大田区大森南1丁目の産業道路、国道131号沿いに並ぶ「京浜病院」は、京急本線の梅屋敷駅から歩いて15分弱、JR京浜東北線の大森、蒲田両駅からバスでもアクセス可能だ。豊富な経験を生かしたオリジナリティーあふれる認知症治療を中心に、蒲田エリアの高齢者医療において、役割を果たしている。小児科の医師で医療行政にも携わった祖父、エンジニアから外科の医師に転身した父の後を継ぎ、3代目院長を務める熊谷頼佳院長は、東京大学病院などで臨床研究に従事したのちに、病院経営に参画。1992年から同院の院長を務めている。

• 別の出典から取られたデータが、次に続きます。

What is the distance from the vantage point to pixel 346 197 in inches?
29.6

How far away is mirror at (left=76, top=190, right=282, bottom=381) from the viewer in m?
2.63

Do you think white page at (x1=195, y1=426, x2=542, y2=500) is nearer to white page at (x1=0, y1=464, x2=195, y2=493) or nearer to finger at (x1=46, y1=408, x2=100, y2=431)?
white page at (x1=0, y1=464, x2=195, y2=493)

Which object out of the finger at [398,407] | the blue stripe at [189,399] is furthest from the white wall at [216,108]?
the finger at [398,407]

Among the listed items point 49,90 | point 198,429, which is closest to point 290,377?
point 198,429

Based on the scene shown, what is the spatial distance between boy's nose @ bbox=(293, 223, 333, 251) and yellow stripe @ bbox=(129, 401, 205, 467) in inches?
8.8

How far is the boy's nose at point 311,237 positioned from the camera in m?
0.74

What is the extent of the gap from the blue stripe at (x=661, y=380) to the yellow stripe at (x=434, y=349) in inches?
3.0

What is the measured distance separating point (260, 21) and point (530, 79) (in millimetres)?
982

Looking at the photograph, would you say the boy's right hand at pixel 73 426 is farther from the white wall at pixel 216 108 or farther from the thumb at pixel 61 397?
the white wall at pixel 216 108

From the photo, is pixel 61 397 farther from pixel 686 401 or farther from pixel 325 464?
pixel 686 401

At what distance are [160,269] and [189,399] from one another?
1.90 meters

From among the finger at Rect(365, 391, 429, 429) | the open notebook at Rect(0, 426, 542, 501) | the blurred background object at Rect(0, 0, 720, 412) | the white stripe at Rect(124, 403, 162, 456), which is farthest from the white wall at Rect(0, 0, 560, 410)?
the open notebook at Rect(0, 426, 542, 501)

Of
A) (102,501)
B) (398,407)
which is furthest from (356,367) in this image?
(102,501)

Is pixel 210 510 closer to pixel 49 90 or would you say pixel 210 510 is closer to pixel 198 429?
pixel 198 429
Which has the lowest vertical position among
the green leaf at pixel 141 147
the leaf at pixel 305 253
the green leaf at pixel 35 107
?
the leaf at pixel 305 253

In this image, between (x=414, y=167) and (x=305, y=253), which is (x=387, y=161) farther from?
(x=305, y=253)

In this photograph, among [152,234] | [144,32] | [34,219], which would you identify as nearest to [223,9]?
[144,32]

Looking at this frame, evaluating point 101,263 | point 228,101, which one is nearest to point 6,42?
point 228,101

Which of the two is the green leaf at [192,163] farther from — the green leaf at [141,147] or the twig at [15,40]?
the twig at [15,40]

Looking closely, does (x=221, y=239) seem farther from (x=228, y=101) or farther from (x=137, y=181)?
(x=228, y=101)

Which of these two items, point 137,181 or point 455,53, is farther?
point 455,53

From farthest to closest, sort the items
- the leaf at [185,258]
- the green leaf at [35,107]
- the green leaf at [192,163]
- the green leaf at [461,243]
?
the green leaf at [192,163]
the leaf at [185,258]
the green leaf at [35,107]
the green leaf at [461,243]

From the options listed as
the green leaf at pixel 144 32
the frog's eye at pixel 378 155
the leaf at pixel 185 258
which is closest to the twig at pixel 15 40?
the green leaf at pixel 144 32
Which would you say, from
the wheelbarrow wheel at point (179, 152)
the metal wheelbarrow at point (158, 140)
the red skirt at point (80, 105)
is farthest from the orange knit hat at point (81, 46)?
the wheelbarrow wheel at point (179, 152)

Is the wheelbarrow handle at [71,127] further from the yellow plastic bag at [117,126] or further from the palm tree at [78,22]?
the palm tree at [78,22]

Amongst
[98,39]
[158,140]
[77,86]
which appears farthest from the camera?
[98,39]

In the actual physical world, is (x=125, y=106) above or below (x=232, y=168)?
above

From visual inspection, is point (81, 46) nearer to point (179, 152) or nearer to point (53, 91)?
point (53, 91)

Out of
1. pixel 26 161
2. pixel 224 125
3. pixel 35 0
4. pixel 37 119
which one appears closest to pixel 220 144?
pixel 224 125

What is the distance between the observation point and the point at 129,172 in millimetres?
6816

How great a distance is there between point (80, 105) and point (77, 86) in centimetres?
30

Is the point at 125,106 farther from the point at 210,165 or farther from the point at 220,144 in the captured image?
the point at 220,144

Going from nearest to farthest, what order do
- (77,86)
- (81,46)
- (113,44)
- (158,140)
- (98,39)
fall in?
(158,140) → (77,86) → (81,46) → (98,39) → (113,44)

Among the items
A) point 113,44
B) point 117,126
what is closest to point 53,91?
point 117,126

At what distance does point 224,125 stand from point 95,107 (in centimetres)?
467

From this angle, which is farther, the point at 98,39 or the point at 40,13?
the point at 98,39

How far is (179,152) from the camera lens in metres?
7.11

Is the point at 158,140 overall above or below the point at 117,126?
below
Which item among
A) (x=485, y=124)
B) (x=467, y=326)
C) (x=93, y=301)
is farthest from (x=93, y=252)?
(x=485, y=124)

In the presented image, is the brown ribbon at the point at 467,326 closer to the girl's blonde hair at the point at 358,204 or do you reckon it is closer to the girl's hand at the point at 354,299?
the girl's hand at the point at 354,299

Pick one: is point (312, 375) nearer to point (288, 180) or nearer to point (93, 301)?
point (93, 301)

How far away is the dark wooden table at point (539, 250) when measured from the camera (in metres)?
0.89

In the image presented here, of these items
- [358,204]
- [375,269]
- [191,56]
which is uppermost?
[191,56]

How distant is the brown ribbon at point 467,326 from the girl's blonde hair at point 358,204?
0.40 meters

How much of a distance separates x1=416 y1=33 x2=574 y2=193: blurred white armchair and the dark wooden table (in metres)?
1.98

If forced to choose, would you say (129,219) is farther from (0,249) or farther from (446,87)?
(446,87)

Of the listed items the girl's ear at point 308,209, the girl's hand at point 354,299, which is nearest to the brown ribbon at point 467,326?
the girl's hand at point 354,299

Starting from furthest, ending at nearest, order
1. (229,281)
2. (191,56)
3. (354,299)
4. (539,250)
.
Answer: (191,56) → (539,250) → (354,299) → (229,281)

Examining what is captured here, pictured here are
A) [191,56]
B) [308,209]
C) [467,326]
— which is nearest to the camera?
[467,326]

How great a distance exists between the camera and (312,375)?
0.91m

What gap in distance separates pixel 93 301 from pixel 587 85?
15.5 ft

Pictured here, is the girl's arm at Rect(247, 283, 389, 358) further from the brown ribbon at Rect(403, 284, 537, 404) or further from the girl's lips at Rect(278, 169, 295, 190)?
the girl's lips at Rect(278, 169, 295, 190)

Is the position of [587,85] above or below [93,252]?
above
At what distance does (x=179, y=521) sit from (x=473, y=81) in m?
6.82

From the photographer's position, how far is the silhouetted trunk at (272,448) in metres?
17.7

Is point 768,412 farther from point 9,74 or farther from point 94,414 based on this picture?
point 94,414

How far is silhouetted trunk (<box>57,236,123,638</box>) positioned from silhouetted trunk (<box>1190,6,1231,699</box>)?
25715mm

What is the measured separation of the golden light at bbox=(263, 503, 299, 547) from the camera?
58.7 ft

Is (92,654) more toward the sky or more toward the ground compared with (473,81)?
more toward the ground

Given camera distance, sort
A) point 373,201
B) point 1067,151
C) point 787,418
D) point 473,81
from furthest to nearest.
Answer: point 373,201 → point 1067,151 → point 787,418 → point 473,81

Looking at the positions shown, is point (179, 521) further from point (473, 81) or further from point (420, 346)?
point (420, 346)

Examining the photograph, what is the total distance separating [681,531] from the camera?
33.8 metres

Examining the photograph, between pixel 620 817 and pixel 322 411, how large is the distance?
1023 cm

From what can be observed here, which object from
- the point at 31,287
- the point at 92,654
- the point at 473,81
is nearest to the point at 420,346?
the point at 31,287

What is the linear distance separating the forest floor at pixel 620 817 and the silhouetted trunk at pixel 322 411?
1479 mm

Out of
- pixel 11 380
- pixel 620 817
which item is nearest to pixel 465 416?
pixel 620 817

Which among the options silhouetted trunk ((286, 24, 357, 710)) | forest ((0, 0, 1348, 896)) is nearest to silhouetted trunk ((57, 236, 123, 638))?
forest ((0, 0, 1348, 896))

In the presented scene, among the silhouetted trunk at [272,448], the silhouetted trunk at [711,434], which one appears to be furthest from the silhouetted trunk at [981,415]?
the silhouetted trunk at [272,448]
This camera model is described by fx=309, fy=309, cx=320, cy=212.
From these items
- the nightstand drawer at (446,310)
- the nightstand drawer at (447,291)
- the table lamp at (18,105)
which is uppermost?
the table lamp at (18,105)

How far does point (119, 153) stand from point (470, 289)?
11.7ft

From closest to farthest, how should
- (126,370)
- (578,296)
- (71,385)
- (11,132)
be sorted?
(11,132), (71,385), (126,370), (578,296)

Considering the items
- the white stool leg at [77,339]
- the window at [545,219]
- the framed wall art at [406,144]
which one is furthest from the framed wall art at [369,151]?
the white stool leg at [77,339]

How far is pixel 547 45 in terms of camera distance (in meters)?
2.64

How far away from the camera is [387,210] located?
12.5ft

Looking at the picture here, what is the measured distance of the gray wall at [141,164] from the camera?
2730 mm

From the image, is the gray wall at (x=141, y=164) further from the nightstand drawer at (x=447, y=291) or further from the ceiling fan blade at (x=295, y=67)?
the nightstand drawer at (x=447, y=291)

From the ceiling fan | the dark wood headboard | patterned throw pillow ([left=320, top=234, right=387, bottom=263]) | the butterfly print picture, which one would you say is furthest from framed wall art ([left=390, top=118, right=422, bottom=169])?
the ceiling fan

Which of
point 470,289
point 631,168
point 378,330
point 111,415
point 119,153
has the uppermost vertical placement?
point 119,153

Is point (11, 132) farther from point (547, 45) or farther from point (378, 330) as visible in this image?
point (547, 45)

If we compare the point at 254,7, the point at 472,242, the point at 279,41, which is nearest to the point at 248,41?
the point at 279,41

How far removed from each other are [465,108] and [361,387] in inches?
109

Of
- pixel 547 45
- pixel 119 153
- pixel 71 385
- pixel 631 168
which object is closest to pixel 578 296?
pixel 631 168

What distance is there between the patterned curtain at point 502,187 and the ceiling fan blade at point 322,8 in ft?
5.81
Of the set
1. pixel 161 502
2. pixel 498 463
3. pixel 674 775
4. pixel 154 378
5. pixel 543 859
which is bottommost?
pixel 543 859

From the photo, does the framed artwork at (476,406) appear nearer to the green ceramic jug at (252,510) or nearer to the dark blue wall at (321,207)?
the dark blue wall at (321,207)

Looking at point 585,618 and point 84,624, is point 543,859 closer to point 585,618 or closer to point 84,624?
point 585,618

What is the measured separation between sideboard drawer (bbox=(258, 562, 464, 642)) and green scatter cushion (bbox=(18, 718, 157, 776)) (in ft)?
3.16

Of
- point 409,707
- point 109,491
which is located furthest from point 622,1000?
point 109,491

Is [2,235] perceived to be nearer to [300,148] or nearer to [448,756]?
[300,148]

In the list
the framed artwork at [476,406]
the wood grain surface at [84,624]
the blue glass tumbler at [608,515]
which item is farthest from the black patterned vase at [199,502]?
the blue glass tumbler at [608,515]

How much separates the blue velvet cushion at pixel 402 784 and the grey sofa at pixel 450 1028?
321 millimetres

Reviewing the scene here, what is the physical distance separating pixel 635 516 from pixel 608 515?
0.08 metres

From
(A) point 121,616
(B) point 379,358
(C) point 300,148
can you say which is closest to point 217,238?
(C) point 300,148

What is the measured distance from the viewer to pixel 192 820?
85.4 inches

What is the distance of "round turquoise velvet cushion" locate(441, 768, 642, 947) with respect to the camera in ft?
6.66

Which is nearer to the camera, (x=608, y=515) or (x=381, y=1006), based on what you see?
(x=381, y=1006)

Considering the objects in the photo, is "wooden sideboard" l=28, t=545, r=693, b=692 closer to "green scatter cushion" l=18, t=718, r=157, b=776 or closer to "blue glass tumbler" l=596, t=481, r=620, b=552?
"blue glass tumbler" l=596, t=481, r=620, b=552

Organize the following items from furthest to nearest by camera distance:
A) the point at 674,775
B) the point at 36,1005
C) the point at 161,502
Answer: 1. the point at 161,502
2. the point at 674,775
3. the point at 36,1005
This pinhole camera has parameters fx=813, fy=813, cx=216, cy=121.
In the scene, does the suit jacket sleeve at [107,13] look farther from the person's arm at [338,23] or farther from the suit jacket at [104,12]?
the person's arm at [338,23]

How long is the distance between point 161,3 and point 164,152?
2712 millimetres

認知症を脳の生活習慣病と捉える新しい視点と、独自の予防、治療の展開により、患者やその家族はもちろん、地域の医療従事者からも親しまれている。「すべては患者さんとご家族に笑顔を取り戻していただくため。現実に即した日本らしい療養病院の新しいモデルを、地域とともに実現していきたい」と語る熊谷院長に、医療、介護がハイブリッドに機能する、これからの高齢者医療について話しを聞いた。(取材日2018年6月20日/情報更新日2021年5月13日)

貴院の成り立ちと、特徴について教えていただけますか?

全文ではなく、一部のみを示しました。